- **Verilen alıştırma**
Kürt barışı üzerine yazıdan "Tarafların birbirini anlamaya" ile başlayıp "durum kimseyi şaşırtmamalı." ifadesine kadar süren bölümü hiç değiştirmeden döndür.

- **Okuma parçası**
Krizlerin ve belirsizliklerin ortasında Türkiye kendi barışını konuşmaya devam ediyor. DEM Parti’nin 6-7 Aralık’ta İstanbul’da yaptığı Barış ve Demokratik Toplum Konferansı Kürt meselesini sadece silah bırakmaya sıkıştırmayan makul, kapsamlı, gerçekçi, eşitlikçi barış perspektifini tartışarak sürece güçlü bir katkıda bulundu. Konferans, bir taraftan bize Kürt varlığının tarihsel meşruiyetinin kurucu bir yasallıkla güvence altına alınabileceğini önerirken, diğer taraftan zamanında çözülmemiş zorlukların ancak sabır, kararlılık, esneklik, liderlik potansiyeli taşıyan güçlü bir vizyonla aşılabileceğini öğretti.
Tarafların birbirini anlamaya çalıştığı anlarda güçlenen birlikte yaşama arzusu, yeni bir gerçekliğin mimarisini zorunlu kılıyor. Bu mimarinin kolonları şu an Kürt barışıyla şekilleniyor. Kürt- Türk ilişkileri stratejik ve sosyolojik bir kader olmayı sürdürürken bu kader, eşitsizliği onurlu bir barış ile ortadan kaldırarak ayakta kalabilir.
Konferansta barışın zorluklarına yönelik tartışmalar dikkatle not alınmaya ve tartışılmaya değerdi. Barış süreçlerinde stratejiler yeniden kurulurken homojen olmayan süreç karşıtlığı, barışı en çok zorlayan olgu olarak ifade edildi. “Barış karşıtları” çok farklı yerlerden sürece müdahale edebilir; politik durumu karmaşık hale getirmek için her türlü yola başvurabilirler. Bu durum kimseyi şaşırtmamalı.
Bu durumda mücadele ve müzakere durmadan devam etmeli. Süreç karşıtı hamleleri ustalıkla ters çevirebilecek mekanizmalar çalışılabilmeli. Zorluklarla uğraşmaktan bıkmadan yeniden güçlü müzakere- mücadele deneyimlerinden dersler çıkarılarak yolculuk sürmeli. Ölümlerin olmadığı siyasette ısrar edilmeli, küçümsenmemeli. Uluslararası destekler çalışılmalı.

- **Kayıtlı satırlar**
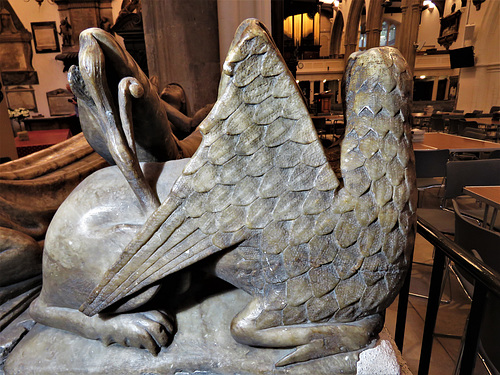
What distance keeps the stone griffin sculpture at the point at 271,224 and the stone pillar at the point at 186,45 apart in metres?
1.52

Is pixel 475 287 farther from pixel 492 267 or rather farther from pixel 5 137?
pixel 5 137

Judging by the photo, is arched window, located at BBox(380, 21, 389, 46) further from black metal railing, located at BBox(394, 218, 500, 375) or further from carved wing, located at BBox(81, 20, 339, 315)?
carved wing, located at BBox(81, 20, 339, 315)

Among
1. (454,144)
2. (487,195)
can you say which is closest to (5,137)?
(487,195)

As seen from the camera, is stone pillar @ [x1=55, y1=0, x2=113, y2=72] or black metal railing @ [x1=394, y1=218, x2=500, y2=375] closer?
black metal railing @ [x1=394, y1=218, x2=500, y2=375]

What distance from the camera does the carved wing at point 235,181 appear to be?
757mm

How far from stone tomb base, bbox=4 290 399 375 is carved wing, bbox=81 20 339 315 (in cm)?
21

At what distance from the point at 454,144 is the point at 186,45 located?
12.4 feet

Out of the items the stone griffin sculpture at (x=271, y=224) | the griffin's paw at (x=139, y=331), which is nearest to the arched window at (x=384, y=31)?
the stone griffin sculpture at (x=271, y=224)

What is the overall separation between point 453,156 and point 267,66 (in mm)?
4810

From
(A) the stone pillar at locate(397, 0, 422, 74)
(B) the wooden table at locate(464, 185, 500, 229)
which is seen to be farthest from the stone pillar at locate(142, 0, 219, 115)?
(A) the stone pillar at locate(397, 0, 422, 74)

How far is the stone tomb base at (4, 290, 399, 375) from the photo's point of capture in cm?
86

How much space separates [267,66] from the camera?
730 mm

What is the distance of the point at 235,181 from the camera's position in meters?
0.79

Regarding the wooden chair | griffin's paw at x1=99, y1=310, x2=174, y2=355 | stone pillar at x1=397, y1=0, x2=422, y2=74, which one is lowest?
the wooden chair
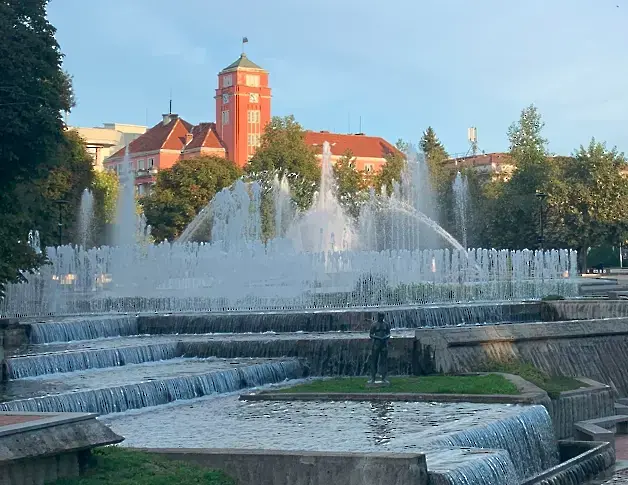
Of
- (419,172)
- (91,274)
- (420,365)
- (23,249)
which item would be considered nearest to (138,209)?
(419,172)

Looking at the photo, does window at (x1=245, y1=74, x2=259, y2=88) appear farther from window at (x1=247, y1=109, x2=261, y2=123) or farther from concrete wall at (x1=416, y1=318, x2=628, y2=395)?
concrete wall at (x1=416, y1=318, x2=628, y2=395)

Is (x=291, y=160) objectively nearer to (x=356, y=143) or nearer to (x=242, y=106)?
(x=242, y=106)

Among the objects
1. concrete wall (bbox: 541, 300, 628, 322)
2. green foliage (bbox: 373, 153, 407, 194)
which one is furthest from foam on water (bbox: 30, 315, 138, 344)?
green foliage (bbox: 373, 153, 407, 194)

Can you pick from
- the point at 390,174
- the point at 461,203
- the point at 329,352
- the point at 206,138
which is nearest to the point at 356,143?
the point at 206,138

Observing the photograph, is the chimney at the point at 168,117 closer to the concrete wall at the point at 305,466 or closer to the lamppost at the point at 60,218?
the lamppost at the point at 60,218

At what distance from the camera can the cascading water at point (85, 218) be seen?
1962 inches

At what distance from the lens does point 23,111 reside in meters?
24.0

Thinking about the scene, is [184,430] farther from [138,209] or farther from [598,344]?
[138,209]

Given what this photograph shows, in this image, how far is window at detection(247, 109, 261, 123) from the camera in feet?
350

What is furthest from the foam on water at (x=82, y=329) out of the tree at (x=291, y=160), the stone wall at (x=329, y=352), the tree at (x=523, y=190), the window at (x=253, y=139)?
the window at (x=253, y=139)

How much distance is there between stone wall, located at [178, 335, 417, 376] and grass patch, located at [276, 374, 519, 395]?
4.26 ft

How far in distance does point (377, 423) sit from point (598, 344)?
34.1 feet

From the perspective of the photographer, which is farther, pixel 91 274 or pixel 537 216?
pixel 537 216

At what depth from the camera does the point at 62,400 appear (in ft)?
56.0
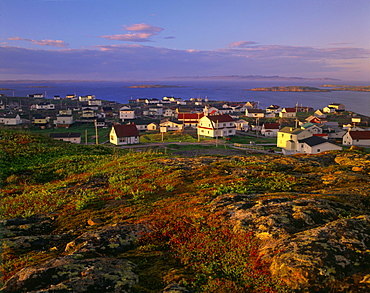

- **Alıştırma cevabı**
Tarafların birbirini anlamaya çalıştığı anlarda güçlenen birlikte yaşama arzusu, yeni bir gerçekliğin mimarisini zorunlu kılıyor. Bu mimarinin kolonları şu an Kürt barışıyla şekilleniyor. Kürt- Türk ilişkileri stratejik ve sosyolojik bir kader olmayı sürdürürken bu kader, eşitsizliği onurlu bir barış ile ortadan kaldırarak ayakta kalabilir.
Konferansta barışın zorluklarına yönelik tartışmalar dikkatle not alınmaya ve tartışılmaya değerdi. Barış süreçlerinde stratejiler yeniden kurulurken homojen olmayan süreç karşıtlığı, barışı en çok zorlayan olgu olarak ifade edildi. “Barış karşıtları” çok farklı yerlerden sürece müdahale edebilir; politik durumu karmaşık hale getirmek için her türlü yola başvurabilirler. Bu durum kimseyi şaşırtmamalı.